In Ghana, antibiotic resistance is a very big deal in animal production, and veterinary and human medicine. The situation in our opinion is increasingly alarming, especially, in poultry production, due to recent consistent findings from bacterial culture and sensitivity results.

Commonly encountered bacteria such as Escherichia coli and Salmonella spp have proven to be resistant to either all or 90% of antibiotics used in the sensitivity test. This finding cuts across for most poultry farms within Accra that sought veterinary medical services.

Surprisingly, these resistant bacteria turn to succumb to antibiotics that are not readily available in veterinary medicine. In an attempt to solve the problem on their farms, poultry farmers resort to the use of readily available human formulations for their birds. The implications of this practice in humans cannot be underestimated.

Unfortunately, there are no structured systems aimed at regulating farmers access to veterinary drugs and biologicals; this makes veterinary personnel get trapped in a vicious cycle.

A case study in Ghana indicated the presence of resistant strains of Escherichia coli and Klebsiella pneumonia in chicken meat.
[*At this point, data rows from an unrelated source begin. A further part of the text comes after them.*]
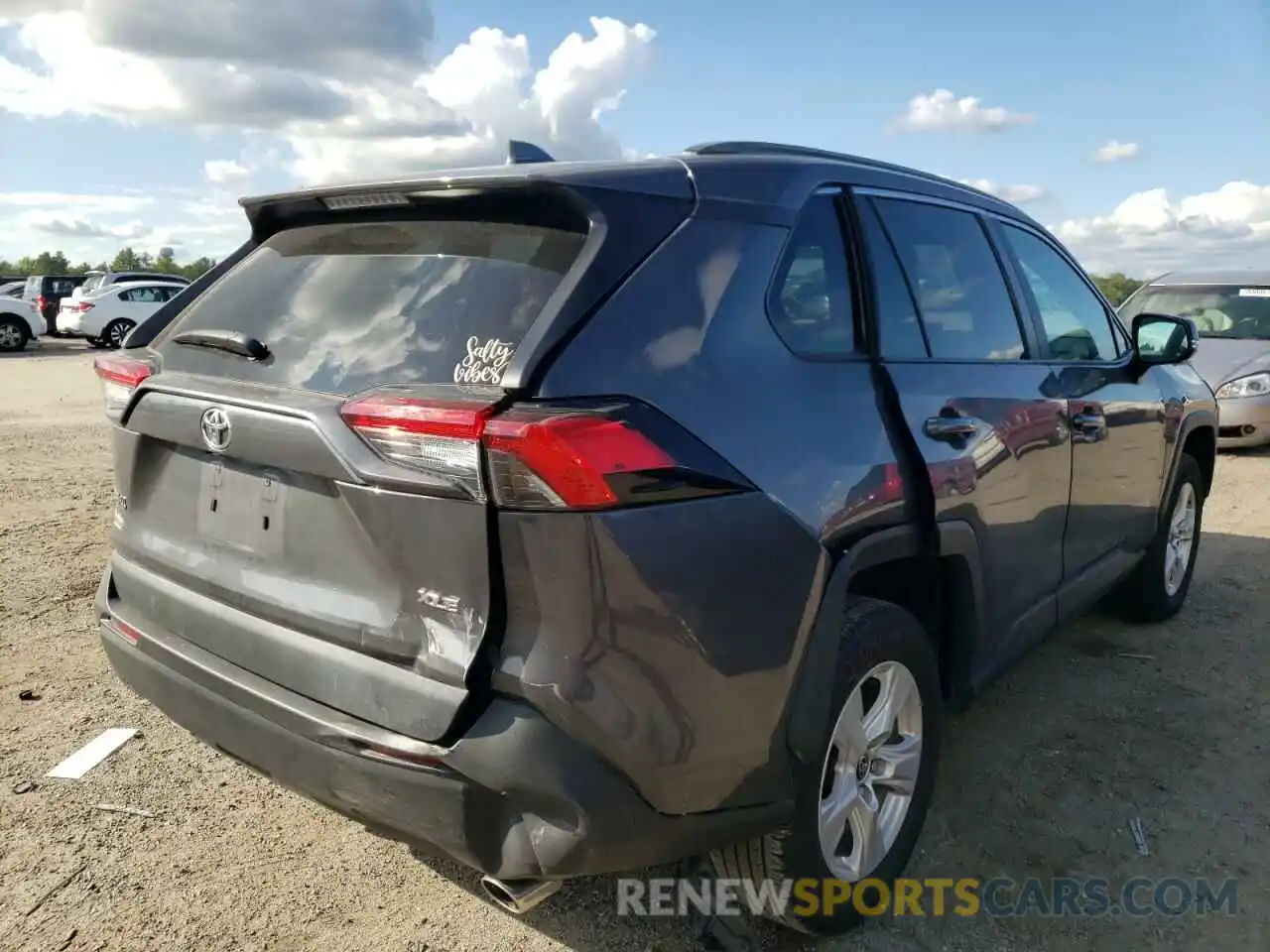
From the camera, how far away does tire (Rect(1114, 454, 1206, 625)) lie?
4.70 meters

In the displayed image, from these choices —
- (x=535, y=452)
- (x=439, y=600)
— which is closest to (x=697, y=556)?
(x=535, y=452)

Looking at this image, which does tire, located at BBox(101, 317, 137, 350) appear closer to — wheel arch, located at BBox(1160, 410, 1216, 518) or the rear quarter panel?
wheel arch, located at BBox(1160, 410, 1216, 518)

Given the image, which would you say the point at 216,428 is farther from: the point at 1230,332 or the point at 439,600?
the point at 1230,332

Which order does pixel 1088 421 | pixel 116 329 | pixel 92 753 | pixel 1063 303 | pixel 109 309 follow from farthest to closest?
pixel 116 329 → pixel 109 309 → pixel 1063 303 → pixel 1088 421 → pixel 92 753

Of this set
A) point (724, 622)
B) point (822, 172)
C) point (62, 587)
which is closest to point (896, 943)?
point (724, 622)

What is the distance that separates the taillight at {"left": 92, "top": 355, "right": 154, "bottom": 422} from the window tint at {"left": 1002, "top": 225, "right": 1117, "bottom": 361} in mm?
2798

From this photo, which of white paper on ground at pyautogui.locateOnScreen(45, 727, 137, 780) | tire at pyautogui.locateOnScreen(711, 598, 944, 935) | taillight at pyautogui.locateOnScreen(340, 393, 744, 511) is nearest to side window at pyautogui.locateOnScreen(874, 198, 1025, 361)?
tire at pyautogui.locateOnScreen(711, 598, 944, 935)

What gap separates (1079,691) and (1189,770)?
0.69 meters

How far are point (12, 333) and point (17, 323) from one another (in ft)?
0.92

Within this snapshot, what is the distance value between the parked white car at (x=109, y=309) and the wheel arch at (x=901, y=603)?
2391 cm

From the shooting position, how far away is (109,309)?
76.7 ft

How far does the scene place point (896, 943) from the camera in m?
2.56

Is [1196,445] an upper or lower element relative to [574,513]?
lower

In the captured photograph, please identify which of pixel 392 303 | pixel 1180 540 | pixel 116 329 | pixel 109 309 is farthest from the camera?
pixel 116 329
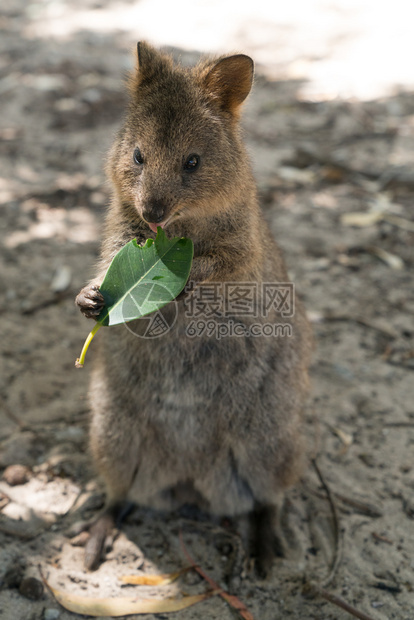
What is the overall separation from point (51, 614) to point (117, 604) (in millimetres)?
282

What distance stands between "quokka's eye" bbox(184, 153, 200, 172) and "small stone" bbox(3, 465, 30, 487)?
1835 millimetres

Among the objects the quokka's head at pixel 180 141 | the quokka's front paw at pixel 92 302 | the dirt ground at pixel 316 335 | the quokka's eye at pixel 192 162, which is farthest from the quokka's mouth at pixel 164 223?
the dirt ground at pixel 316 335

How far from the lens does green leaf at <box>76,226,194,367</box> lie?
2.30 m

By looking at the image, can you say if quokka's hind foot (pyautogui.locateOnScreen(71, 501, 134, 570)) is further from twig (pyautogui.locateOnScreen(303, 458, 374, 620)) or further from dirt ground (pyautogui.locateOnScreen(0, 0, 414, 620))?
twig (pyautogui.locateOnScreen(303, 458, 374, 620))

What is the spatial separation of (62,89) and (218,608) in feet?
19.7

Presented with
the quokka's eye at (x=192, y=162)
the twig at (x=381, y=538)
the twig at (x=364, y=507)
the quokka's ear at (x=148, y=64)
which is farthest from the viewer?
the twig at (x=364, y=507)

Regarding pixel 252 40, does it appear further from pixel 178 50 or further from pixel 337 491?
pixel 337 491

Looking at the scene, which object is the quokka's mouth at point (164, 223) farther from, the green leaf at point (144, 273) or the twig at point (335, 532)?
the twig at point (335, 532)

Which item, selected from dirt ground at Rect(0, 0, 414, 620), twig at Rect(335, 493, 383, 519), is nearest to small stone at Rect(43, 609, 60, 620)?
dirt ground at Rect(0, 0, 414, 620)

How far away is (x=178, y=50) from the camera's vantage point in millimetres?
7703

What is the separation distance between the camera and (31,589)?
2.64 meters

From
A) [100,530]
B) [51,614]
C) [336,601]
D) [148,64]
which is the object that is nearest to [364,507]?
[336,601]

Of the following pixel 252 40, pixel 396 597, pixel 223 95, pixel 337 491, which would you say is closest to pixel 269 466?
pixel 337 491

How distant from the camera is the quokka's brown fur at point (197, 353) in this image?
247 centimetres
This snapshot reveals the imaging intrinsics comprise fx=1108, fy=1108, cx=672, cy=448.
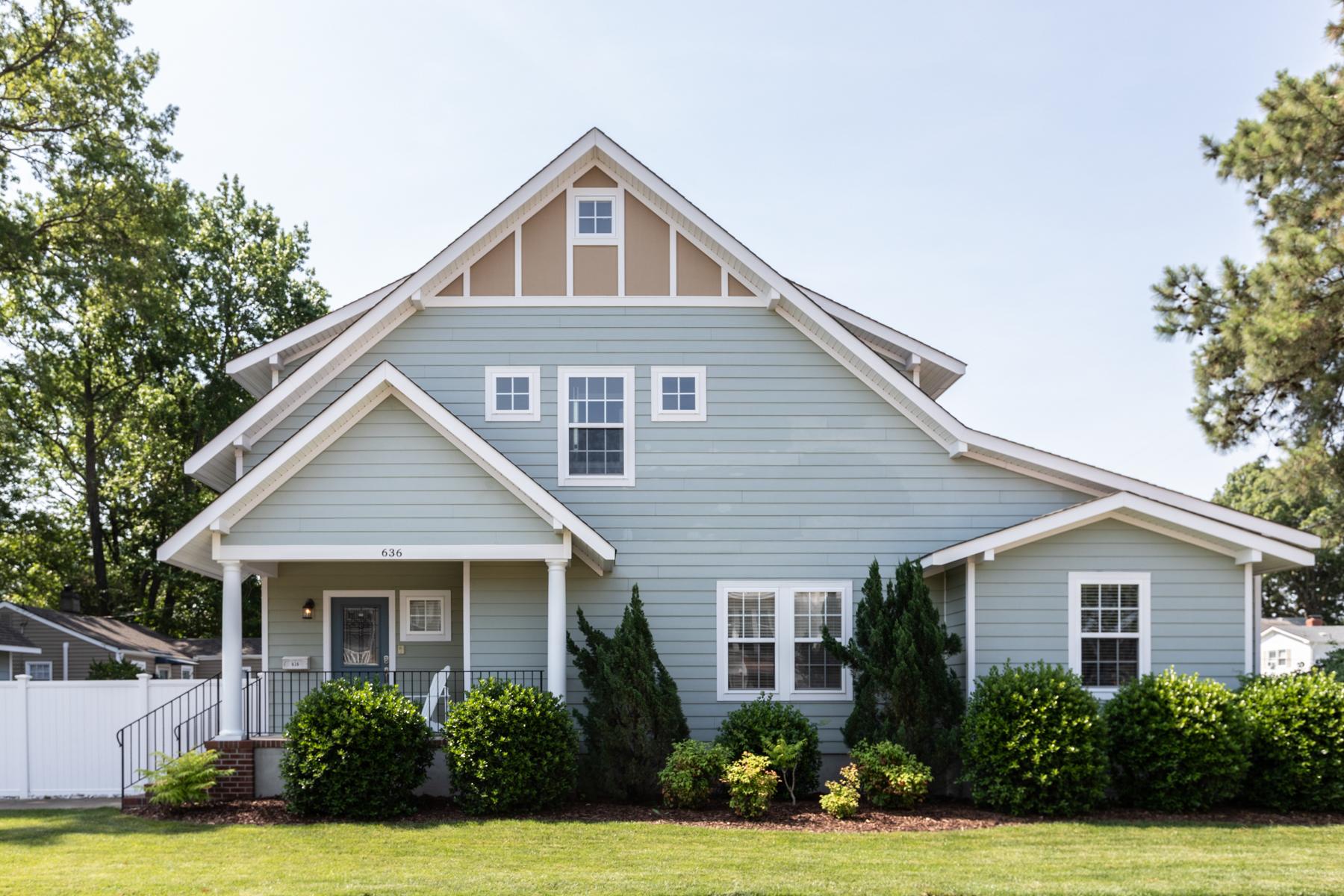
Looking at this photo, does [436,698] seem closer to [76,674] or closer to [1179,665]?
[1179,665]

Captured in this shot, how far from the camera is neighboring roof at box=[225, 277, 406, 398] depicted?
1520 cm

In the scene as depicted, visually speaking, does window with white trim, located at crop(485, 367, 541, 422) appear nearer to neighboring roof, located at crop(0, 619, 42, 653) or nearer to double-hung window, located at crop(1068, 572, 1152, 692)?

Interviews with farmers in the aquaculture industry indicated that antibiotics are added to feed for growth promotion, either directly to the ponds or cages, for the purpose of disease prevention or control. The indication for use of antibiotics and the choice of a particular one to use is normally done without consultation with qualified animal health professionals. Approximately, 80 % of antibiotics used in aquaculture end up in the environment with their activity intact.

A study conducted in the Greater Accra Region of Ghana on healthy human subjects indicated that 74.2% of the study subjects demonstrated the presence of antibiotic residues in their urine; although, all the study participants had not knowingly consumed antibiotics. This implies that about 75% of the study participants were taking antibiotics unknowingly from their food and water.